Okuma Metni:
┄┄┄┄┄┄┄┄┄┄┄┄┄┄┄┄┄┄┄┄

Görüldüğü gibi daireye göre feshin geçersiz sayılması, iş akdinin baştan itibaren devamı sonucunu doğurmakta, bu sebeple bu dönemin dört aylık kısmının ücretinin de ödenmekte olduğuna dikkat çekilmektedir. Buna bir de ücret ödenen dönemin sigorta primlerinin de kesilmesi eklendiğinde, işçinin işsiz kaldığı bu dönemde işsiz kalmasının sonuçlarının telafi edilmiş olduğu sonucuna ulaşılmaktadır. Dolayısıyla da sayın çoğunluğa göre, bahsi geçen dönemde işsizlik ödeneği alınması için hiçbir neden kalmadığı kabul edilmektedir. Aynı anlayışın bir diğer sonucu olarak da, iadesi gereken işsizlik ödeneği miktarı belirlenirken, sigortalı işsizin kusurunun bulunmadığı gözetilerek temerrüt tarihinden itibaren işleyecek faizden sorumlu olması gerektiği belirtilmektedir.

┄┄┄┄┄┄┄┄┄┄┄┄┄┄┄┄┄┄┄┄

Gösterilen Bilgiler:
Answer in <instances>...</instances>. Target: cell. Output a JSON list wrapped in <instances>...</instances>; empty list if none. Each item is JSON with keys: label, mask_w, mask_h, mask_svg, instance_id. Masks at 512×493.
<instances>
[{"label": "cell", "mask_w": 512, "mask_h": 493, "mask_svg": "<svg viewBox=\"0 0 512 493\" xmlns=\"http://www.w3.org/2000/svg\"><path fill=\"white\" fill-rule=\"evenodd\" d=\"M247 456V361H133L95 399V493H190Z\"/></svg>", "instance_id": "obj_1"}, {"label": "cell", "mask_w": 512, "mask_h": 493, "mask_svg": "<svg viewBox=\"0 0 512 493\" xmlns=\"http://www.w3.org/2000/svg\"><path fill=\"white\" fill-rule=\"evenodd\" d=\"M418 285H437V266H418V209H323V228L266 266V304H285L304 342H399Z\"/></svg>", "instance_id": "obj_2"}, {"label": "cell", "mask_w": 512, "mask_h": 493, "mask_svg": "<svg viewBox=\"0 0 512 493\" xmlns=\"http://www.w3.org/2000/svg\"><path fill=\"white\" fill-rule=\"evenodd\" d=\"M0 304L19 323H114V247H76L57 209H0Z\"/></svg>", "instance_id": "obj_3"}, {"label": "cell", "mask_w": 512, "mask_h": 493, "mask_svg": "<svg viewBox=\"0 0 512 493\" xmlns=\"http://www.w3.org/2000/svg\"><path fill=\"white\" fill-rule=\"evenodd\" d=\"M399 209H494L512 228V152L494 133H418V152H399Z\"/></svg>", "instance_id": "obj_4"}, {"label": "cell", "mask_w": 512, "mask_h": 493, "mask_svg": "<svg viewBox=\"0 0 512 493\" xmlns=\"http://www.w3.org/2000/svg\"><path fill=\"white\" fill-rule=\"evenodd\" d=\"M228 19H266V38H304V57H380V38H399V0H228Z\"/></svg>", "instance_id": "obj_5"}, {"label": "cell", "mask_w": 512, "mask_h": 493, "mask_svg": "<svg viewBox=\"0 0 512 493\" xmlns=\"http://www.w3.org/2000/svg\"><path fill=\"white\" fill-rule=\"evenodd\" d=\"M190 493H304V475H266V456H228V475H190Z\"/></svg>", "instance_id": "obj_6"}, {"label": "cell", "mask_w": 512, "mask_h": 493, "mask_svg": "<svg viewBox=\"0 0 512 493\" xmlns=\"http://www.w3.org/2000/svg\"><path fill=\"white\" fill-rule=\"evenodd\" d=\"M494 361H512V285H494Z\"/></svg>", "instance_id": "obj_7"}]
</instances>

┄┄┄┄┄┄┄┄┄┄┄┄┄┄┄┄┄┄┄┄

Görev Seti:
[1] Lütfen işsizlik ödeneğiyle ilgili metnin "Görüldüğü gibi daireye göre" diye başlayan paragrafını ana bilgileri koruyarak madde madde ve daha kısa biçimde yeniden yazın.
[2] İşsizlik ödeneğiyle ilgili metinde "Görüldüğü gibi daireye" ile başlayıp "olması gerektiği belirtilmektedir." ifadesine kadar süren bölümü hiç değiştirmeden tekrar verin.
Materyalin bu çalışmada hiçbir rolü yoktur.

Görevlere Göre Sonuçlar:
[1]
- Daireye göre feshin geçersiz sayılması, iş akdinin baştan itibaren devam etmesi sonucunu doğurur. Bu nedenle bu dönemin dört aylık kısmının ücreti de ödenir.
- Ücret ödenen dönemin sigorta primleri de kesildiğinde, işçinin işsiz kaldığı dönemde işsiz kalmasının sonuçları telafi edilmiş olur.
- Sayın çoğunluğa göre, bu yüzden söz konusu dönemde işsizlik ödeneği alınması için hiçbir neden kalmaz.
- Aynı anlayışla, iadesi gereken işsizlik ödeneği belirlenirken sigortalı işsizin kusuru olmadığı gözetilir. Bu nedenle işsiz, temerrüt tarihinden itibaren işleyecek faizden sorumlu olmalıdır.

[2]
Görüldüğü gibi daireye göre feshin geçersiz sayılması, iş akdinin baştan itibaren devamı sonucunu doğurmakta, bu sebeple bu dönemin dört aylık kısmının ücretinin de ödenmekte olduğuna dikkat çekilmektedir. Buna bir de ücret ödenen dönemin sigorta primlerinin de kesilmesi eklendiğinde, işçinin işsiz kaldığı bu dönemde işsiz kalmasının sonuçlarının telafi edilmiş olduğu sonucuna ulaşılmaktadır. Dolayısıyla da sayın çoğunluğa göre, bahsi geçen dönemde işsizlik ödeneği alınması için hiçbir neden kalmadığı kabul edilmektedir. Aynı anlayışın bir diğer sonucu olarak da, iadesi gereken işsizlik ödeneği miktarı belirlenirken, sigortalı işsizin kusurunun bulunmadığı gözetilerek temerrüt tarihinden itibaren işleyecek faizden sorumlu olması gerektiği belirtilmektedir.